一途な消防士は、初恋の妻を激愛で包み込む
「逃げないで」
「了承しかねます」
「パジャマのまま、出勤するつもり?」
「事情を話せば、わかってくれます」
「星奈さん」
「気安く名前を呼ばないでください。不愉快です」
「星奈さんは、本当に嘘つきだね……」

 暴れ回る猛獣をあやす飼育員のような穏やかさを見せた関宮先輩を見た私は、彼に対して虚勢を張っているのが馬鹿らしくなってしまった。

 ――落ち着いて、冷静に。

 何度も自分に言い聞かせながら。
 どうでもいい質問をすることで、本来のペースを取り戻すために言葉を紡ぐ。

「ずっと疑問だったこと、聞いてもいいですか」
「もちろん」
「どうして、名前にさんづけなんですか。
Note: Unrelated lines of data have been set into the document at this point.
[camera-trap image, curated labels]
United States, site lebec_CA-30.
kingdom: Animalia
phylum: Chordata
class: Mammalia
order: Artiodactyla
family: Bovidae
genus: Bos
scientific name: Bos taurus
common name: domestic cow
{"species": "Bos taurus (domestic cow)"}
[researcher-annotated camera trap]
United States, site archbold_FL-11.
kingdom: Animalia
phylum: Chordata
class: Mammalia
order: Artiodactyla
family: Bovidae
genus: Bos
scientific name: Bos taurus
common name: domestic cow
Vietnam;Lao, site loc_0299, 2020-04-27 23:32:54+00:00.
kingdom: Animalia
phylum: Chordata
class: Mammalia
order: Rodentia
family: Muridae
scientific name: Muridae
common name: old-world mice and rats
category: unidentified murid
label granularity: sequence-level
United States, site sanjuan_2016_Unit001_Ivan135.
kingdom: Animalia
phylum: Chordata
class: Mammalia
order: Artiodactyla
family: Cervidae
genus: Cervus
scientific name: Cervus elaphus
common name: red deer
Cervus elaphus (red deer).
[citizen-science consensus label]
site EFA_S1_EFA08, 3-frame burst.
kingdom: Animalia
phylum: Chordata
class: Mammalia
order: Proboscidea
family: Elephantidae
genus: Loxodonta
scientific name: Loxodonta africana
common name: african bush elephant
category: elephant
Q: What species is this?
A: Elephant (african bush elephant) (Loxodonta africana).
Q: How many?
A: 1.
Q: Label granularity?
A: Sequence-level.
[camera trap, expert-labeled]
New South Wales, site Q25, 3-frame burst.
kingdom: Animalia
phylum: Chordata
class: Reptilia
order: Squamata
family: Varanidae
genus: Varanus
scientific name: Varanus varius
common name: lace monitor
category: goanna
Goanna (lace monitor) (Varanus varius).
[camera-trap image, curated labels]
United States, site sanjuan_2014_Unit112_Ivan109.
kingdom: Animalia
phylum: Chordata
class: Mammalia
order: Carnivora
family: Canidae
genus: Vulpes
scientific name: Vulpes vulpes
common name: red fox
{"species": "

先輩のほうが、年上ですよね」

 初めて出会った時から、彼は私のことを名前にさんづけで呼んでいた。

 私が年上なら理解できるけれど、年下に対してであれば“ちゃん”づけや呼び捨てが適しているだろう。

 呼び捨てがよかったわけではなかったけれど。

 モヤモヤしていた気持ちを解消するために聞けば、関宮先輩はなんてことのないように優しい声音で答えを告げる。